Task requirements: All lines from the one that has "3VV3B7AX8RM059806 2024 VOLKSWAGEN" onward to the end of the records below are to be returned exactly; pictures are to be skipped.

Available data:
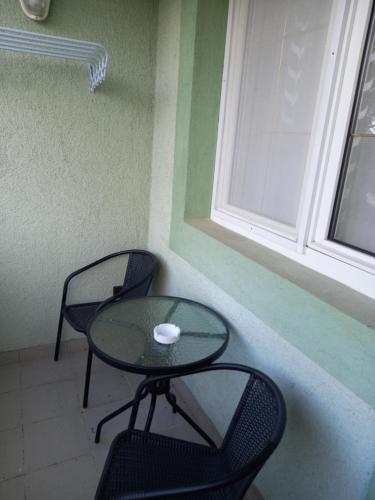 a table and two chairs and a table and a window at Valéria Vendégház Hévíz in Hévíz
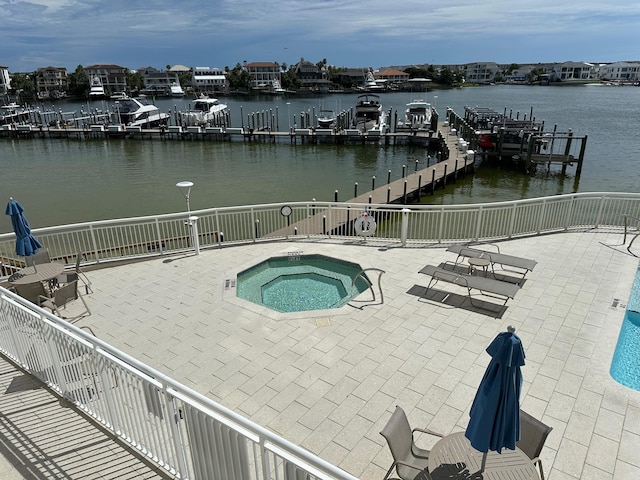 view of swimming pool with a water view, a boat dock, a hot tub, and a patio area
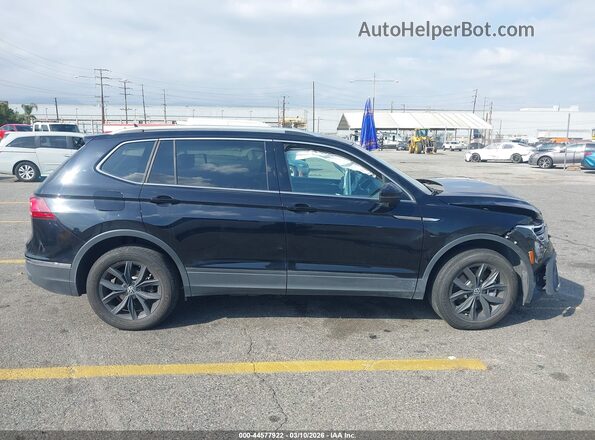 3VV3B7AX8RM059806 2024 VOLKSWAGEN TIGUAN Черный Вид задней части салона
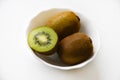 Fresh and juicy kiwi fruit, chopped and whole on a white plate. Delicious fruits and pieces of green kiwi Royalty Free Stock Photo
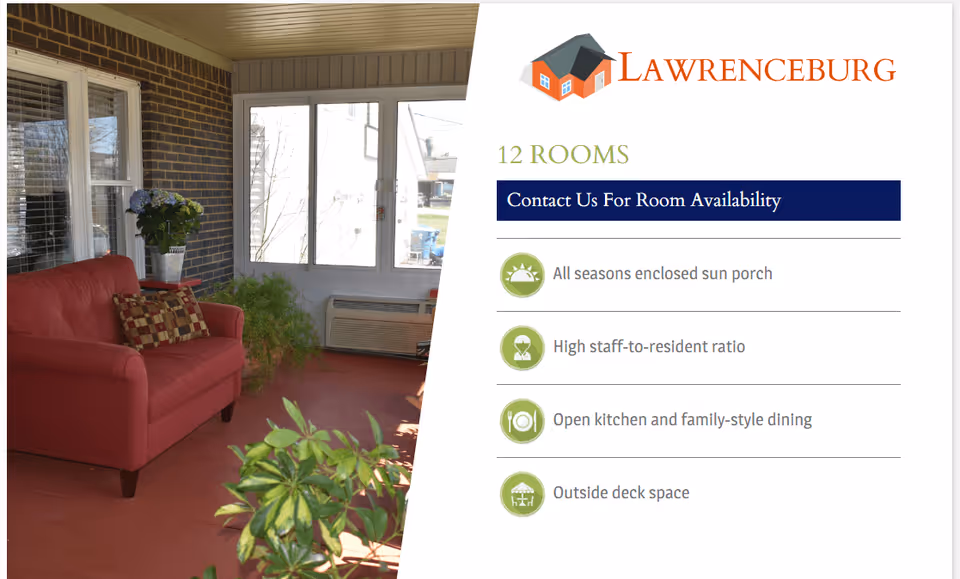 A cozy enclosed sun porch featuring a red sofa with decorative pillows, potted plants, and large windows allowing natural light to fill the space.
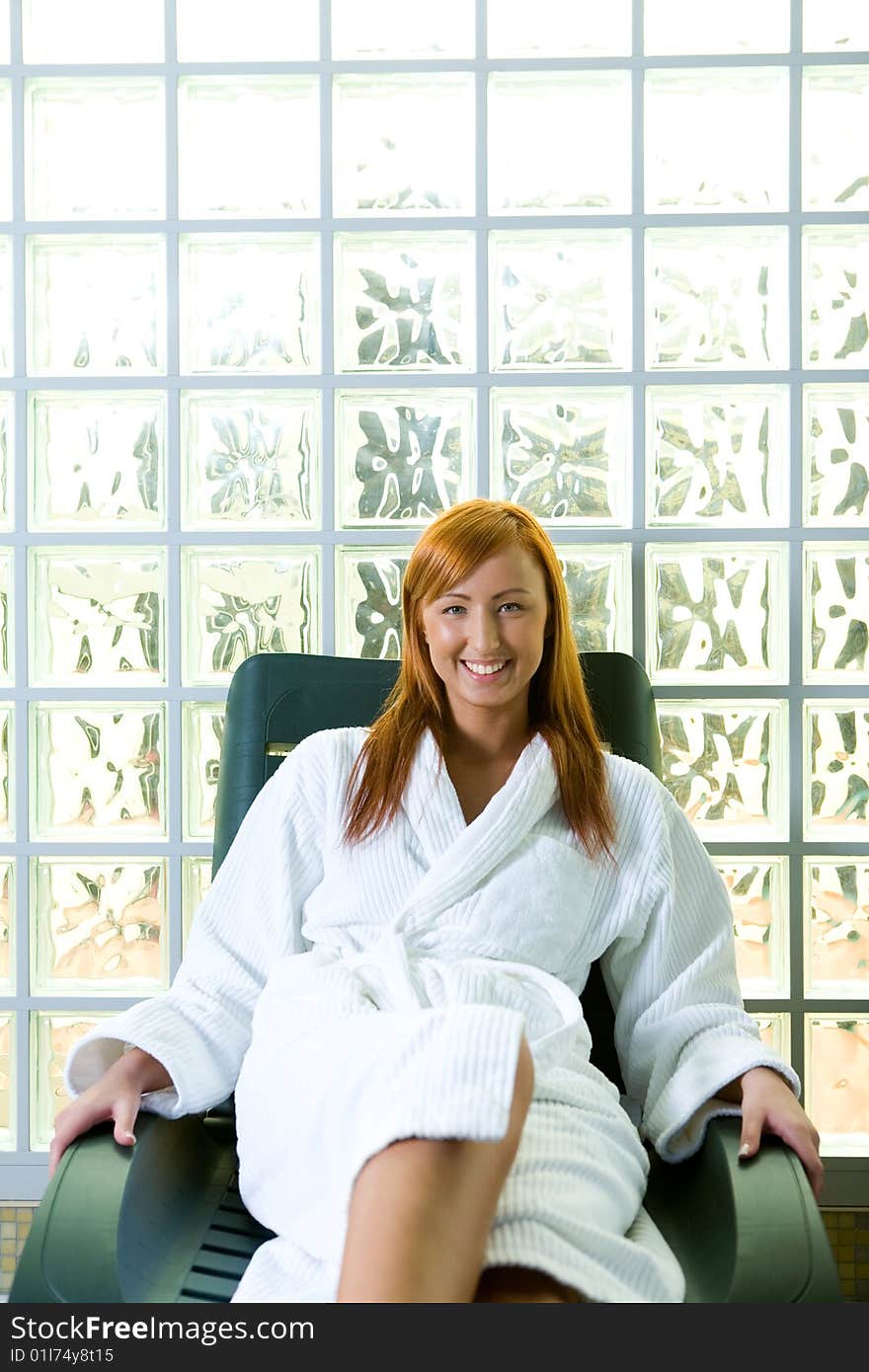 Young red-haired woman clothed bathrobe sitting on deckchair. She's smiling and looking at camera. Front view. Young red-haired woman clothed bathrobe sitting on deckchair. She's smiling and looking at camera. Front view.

Answer to this task:
 3VV3B7AX8RM059806 2024 VOLKSWAGEN TIGUAN Черный Вид задней части салона
 Fresh and juicy kiwi fruit, chopped and whole on a white plate. Delicious fruits and pieces of green kiwi Royalty Free Stock Photo
 A cozy enclosed sun porch featuring a red sofa with decorative pillows, potted plants, and large windows allowing natural light to fill the space.
 Young red-haired woman clothed bathrobe sitting on deckchair. She's smiling and looking at camera. Front view. Young red-haired woman clothed bathrobe sitting on deckchair. She's smiling and looking at camera. Front view.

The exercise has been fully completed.